### Set problem
Recast the items below as a two-column CSV with the columns item_text and reply, one row per item holding its text and its answer, each in a single quoted field with any line breaks turned into spaces. Begin at the line that has "From what is" and continue through the last item.

### Recorded data
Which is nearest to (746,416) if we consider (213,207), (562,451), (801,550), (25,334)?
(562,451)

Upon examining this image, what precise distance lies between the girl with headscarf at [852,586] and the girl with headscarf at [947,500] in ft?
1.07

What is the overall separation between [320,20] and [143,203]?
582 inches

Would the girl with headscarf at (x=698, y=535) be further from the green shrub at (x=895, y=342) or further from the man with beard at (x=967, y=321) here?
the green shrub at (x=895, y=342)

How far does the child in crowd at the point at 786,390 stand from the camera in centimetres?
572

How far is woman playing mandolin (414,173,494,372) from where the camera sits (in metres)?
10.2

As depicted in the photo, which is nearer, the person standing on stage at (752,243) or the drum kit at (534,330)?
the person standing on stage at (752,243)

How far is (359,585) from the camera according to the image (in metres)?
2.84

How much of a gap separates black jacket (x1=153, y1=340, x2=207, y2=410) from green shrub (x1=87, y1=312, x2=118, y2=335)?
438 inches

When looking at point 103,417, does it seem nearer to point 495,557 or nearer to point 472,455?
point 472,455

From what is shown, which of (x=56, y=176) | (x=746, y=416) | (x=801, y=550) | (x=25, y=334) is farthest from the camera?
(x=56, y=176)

### Exercise solution
item_text,reply
"From what is shown, which of (x=56, y=176) | (x=746, y=416) | (x=801, y=550) | (x=25, y=334) is farthest from the camera?","(x=56, y=176)"